PROBLEM STATEMENT: Decide whether the passage on pipeline steel degradation supports each statement, answering yes or no and quoting the deciding words of the passage: 1. Degraded metal resists stress corrosion cracking less than as-received metal does. 2. A precise strength assessment needs only yield strength, ultimate strength, and fracture toughness. 3. A pipe wall can be hydrogenated only from its internal surface.

DOCUMENT EXCERPT:

___

The main pipelines for the transportation of hydrocarbons, typically made of carbon steels, are long-term operated objects subjected to the action of corrosive environments. Therefore, their technical state should be periodically assessed. First, the state of the insulating coating is usually taken into account as well as the presence of operational macrodefects caused by mechanical and corrosive or corrosive-mechanical factors (cracks, corrosion pits, pipe wall thinning, etc.) [1,2]. However, for pipelines whose planned lifetime is already expired or close to expiring, it is necessary to evaluate thoroughly the possible degradation of the pipe metal, i.e., a loss of its initial physical and mechanical properties responsible for ensuring its operability. Among the mechanical properties are mainly the characteristics of strength and plasticity, brittle fracture resistance, and fatigue strength, including fracture toughness and fatigue crack growth resistance [1,2,3,4,5,6,7,8,9]. From the perspective of the effect of corrosive environments, it is worth determining the change in corrosion resistance and sensitivity of steels to stress corrosion cracking (SCC) and corrosion fatigue [1,4,10,11,12]. These are the main indicators of the metal state used most often to determine the operational loss of the pipeline serviceability and the increase in risk of unforeseen fractures of pipes in general.
Operational changes in the character and levels of the characteristics of mechanical fields in the areas of local stress and strain concentrations should also be considered. For an estimated conservative assessment of the strength of elements, it is sufficient to know the basic characteristics of the material yield strength, ultimate strength, and fracture toughness [13,14]. However, for a precise assessment, it is necessary to define the constitutive relationship of the material and perform various experimental testing and numerical calculations [15].
Considering the effect of corrosive environments on the reduction of serviceability of operated steels, it should be taken into account that degraded metal in general is more susceptible to such influences than as-received metal. This means that resistance to corrosion, SCC, and corrosion fatigue of degraded material is significantly lower than in the as-received state [11,12,16]. However, the other aspect of the problem is concerned with the influence of corrosive environments on the degradation of steel properties in the bulk of the material. Such an influence is possible in the case of the hydrogenating capability of working environments; the operational degradation of steels is then a result of the mutual effect of mechanical stresses and the hydrogen absorbed by metal. In general, a pipe wall could be hydrogenated from both external (due to breakdown of insulating coating) and internal surfaces. In the latter case, the reason is derived from the hydrogenating capability of transported hydrocarbons, particularly due to the presence of water and harmful admixtures. Thus, in this case, the essential part of the pipe wall could be hydrogenated as a result of electrochemical interaction of water condensed at the pipe internal surface with metal [16].

___

INFORMATION SHOWN:
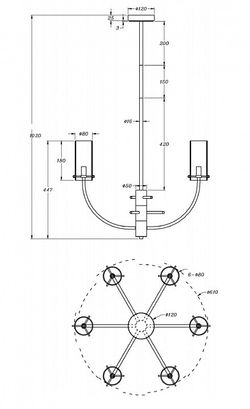 Люстра на штанге Maytoni Arco MOD223PL-06BS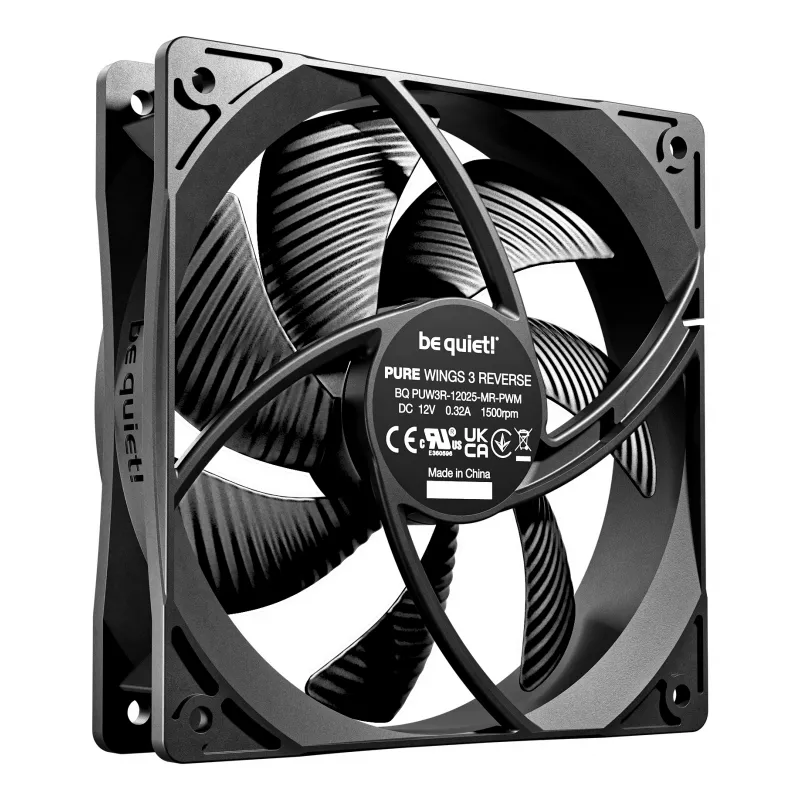 be quiet! Pure Wings 3 120mm PWM Reverse Triple-Pack – 3 vnt. juodo kompiuterio korpuso ventiliatoriaus rinkinys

___

FINAL ANSWER:
1. Yes: "resistance to corrosion, SCC, and corrosion fatigue of degraded material is significantly lower than in the as-received state"
2. No: "for a precise assessment, it is necessary to define the constitutive relationship of the material and perform various experimental testing and numerical calculations"
3. No: "a pipe wall could be hydrogenated from both external (due to breakdown of insulating coating) and internal surfaces"